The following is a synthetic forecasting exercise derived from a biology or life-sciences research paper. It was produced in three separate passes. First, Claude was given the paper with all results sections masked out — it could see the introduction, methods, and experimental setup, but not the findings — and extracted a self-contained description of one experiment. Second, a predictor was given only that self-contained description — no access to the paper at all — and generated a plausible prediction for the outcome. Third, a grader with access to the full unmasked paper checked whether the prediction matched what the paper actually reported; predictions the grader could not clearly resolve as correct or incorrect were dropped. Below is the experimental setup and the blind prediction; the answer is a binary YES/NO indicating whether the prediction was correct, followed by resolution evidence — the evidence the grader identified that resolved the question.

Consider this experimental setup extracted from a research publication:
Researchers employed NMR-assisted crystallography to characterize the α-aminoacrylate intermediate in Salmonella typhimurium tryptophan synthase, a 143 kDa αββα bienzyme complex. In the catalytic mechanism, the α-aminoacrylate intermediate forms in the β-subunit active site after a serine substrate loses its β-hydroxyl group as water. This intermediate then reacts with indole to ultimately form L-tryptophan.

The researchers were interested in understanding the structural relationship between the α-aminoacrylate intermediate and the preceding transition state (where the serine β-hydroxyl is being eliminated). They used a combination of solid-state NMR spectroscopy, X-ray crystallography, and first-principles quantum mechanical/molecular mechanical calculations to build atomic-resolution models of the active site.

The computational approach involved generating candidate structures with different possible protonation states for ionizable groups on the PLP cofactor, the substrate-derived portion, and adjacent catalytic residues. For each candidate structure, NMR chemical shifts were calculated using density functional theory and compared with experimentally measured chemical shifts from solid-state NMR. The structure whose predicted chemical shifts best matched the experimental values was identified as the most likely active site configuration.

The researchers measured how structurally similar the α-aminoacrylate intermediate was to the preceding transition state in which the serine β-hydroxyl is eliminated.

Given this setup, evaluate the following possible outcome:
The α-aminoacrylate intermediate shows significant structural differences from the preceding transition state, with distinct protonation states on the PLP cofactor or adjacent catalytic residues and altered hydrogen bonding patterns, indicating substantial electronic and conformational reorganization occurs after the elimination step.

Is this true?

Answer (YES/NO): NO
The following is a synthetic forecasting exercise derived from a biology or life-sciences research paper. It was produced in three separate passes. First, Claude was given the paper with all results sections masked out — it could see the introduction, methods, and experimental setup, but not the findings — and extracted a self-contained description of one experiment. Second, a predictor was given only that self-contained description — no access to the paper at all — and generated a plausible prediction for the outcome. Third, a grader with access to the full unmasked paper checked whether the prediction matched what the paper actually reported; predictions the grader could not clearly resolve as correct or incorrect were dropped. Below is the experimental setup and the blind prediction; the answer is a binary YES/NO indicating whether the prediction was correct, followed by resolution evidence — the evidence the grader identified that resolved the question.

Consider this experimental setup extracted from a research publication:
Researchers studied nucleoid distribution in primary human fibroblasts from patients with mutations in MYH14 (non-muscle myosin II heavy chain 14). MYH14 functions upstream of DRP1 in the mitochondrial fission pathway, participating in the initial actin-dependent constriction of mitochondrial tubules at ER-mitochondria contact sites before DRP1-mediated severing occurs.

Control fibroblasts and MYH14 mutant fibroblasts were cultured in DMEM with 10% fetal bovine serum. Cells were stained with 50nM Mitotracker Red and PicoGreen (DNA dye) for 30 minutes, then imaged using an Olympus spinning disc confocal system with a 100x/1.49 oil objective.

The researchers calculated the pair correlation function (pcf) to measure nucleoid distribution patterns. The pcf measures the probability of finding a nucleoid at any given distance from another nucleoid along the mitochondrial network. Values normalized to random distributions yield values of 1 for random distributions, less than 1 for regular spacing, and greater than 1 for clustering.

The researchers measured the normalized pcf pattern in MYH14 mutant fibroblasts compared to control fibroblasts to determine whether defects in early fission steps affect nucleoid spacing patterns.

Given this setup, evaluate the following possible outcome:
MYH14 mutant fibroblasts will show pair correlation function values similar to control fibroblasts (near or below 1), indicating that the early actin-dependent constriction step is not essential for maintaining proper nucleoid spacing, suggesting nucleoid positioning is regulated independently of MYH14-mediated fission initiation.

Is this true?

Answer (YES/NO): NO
....................
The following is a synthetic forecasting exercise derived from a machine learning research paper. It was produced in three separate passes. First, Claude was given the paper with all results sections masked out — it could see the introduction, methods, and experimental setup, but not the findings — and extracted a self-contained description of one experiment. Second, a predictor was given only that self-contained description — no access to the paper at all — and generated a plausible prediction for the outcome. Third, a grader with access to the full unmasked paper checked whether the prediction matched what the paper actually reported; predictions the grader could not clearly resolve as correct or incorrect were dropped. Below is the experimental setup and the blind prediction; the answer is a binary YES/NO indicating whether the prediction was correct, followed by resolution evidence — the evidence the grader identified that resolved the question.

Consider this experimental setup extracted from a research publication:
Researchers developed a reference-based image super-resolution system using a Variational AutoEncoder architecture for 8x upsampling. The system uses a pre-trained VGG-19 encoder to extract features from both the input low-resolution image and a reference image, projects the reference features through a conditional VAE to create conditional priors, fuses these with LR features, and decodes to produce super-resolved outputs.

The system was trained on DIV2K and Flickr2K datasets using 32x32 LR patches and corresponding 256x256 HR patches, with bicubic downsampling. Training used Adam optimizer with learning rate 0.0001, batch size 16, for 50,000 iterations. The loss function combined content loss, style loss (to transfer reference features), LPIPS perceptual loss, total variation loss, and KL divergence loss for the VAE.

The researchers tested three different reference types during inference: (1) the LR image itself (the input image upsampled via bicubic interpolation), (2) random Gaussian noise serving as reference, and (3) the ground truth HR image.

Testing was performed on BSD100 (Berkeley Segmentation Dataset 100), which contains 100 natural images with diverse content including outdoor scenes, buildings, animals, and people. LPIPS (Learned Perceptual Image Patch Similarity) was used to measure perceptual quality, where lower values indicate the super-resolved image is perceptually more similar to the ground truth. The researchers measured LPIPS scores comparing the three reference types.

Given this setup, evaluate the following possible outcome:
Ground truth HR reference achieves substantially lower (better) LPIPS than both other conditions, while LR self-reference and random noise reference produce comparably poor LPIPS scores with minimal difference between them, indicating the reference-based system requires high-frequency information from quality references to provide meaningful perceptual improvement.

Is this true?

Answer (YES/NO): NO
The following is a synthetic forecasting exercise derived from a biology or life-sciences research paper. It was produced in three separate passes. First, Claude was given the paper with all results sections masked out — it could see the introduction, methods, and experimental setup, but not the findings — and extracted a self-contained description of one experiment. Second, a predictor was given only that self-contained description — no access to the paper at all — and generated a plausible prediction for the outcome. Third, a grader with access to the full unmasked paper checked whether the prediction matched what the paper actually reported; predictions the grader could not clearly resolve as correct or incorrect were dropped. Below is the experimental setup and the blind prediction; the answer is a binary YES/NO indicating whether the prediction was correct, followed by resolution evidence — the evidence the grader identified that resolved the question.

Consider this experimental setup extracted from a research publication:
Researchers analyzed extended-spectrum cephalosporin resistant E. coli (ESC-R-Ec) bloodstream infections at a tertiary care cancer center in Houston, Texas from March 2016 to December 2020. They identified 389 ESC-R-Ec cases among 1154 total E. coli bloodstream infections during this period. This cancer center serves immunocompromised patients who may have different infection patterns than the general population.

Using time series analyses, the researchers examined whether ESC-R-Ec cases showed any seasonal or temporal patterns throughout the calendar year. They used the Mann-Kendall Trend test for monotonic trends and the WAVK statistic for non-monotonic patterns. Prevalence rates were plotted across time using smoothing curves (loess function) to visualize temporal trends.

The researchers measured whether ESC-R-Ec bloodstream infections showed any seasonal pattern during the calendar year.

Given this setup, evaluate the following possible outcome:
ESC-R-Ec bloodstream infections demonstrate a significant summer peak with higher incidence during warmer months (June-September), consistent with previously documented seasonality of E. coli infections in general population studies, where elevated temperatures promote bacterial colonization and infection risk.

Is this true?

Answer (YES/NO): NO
....................
Considering only the data above, return the lines in which "dependent" occurs.

Researchers studied nucleoid distribution in primary human fibroblasts from patients with mutations in MYH14 (non-muscle myosin II heavy chain 14). MYH14 functions upstream of DRP1 in the mitochondrial fission pathway, participating in the initial actin-dependent constriction of mitochondrial tubules at ER-mitochondria contact sites before DRP1-mediated severing occurs.
MYH14 mutant fibroblasts will show pair correlation function values similar to control fibroblasts (near or below 1), indicating that the early actin-dependent constriction step is not essential for maintaining proper nucleoid spacing, suggesting nucleoid positioning is regulated independently of MYH14-mediated fission initiation.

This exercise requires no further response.